Neonatal macrophages also produce inhibitory cytokines that can down-regulate CMI responses. This reduced expression of co-stimulatory molecules coupled with enhanced expression of inhibitory cytokines suggests these cells are intrinsically pre-programmed against the generation of CMI responses. The reason for this bias is unclear but could be the result of the maternal environment during pregnancy. Pregnant females produce factors during pregnancy that inhibit CMI responses, possibly as a means of preventing fetal rejection. These maternal influences may persist in the neonate leading to the bias against CMI responses.

What remains unclear is the process whereby the immune response eventually matures, leading to increased resistance to intracellular pathogens. Current opinion is that encounters with microbial antigens may be required for the maturation of the immune system of neonates. The precise role microbial products play is uncertain but likely involves stimulation of macrophages and dendritic cells by pathogen-associated molecular patterns (PAMPs).

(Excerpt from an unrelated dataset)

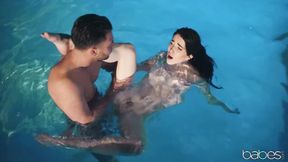 ”Bloke Finds Strange Mermaid in his Pool”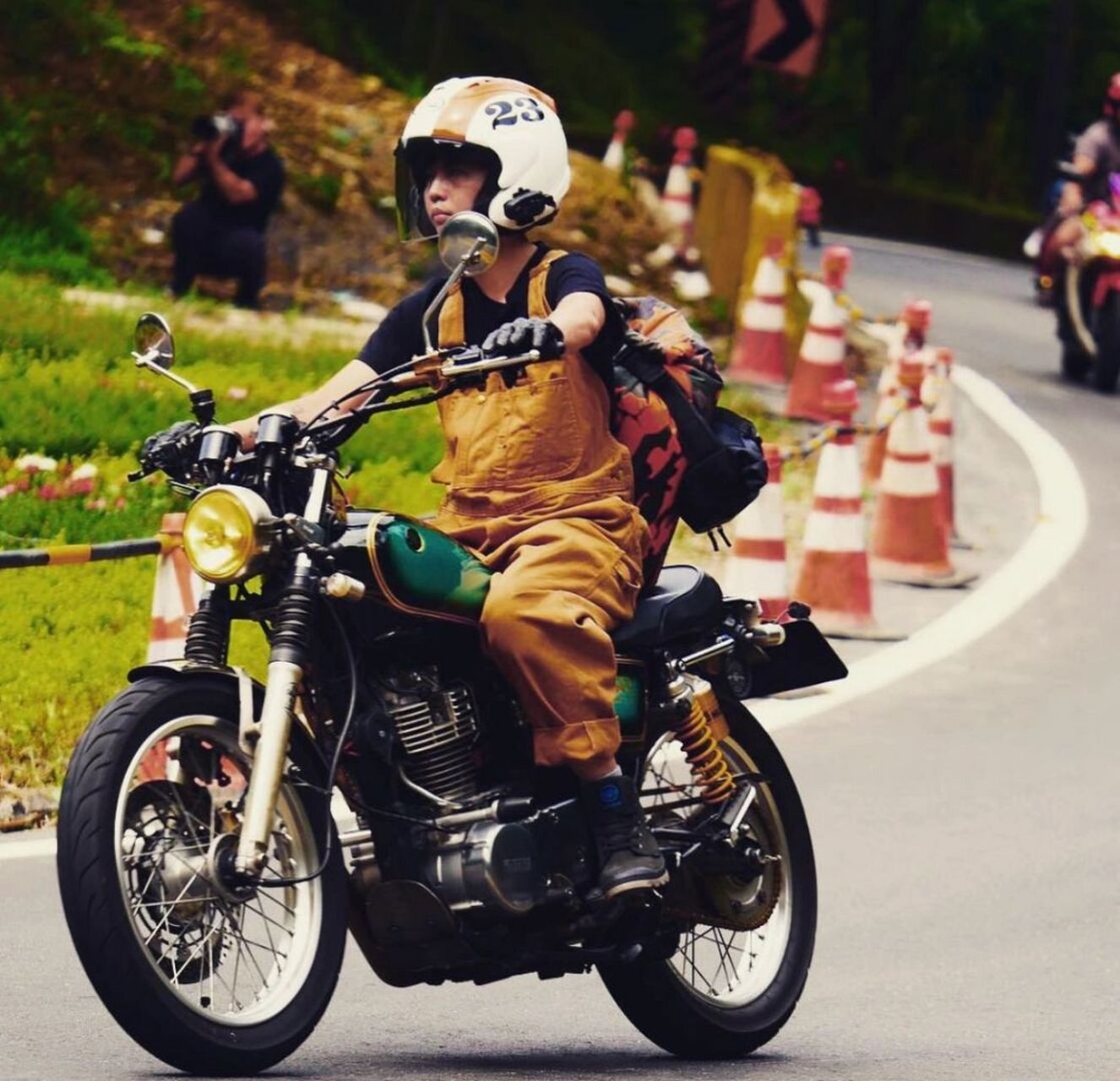 sr400这款车是绝对的被复古爱家们追捧,基于早期雅马哈xt500越野车为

PAMPs are found on various bacteria and are recognized by TOLL-like receptors, or TLRs, on the macrophages and dendritic cells. These receptors are involved in the recognition of PAMPs, which leads to activation of cells and the production of various cytokines and other co-stimulatory molecules. Thus, early exposure to PAMPs could overcome the initial bias of the neonate’s immune response.

Current research efforts are directed towards understanding this process of immune maturation in the foal. The role PAMPs play in regulating the foal’s immune response is also under investigation. Information gained from these studies may enable us to develop improved therapeutics and novel approaches for increasing the resistance of foals to infectious disease.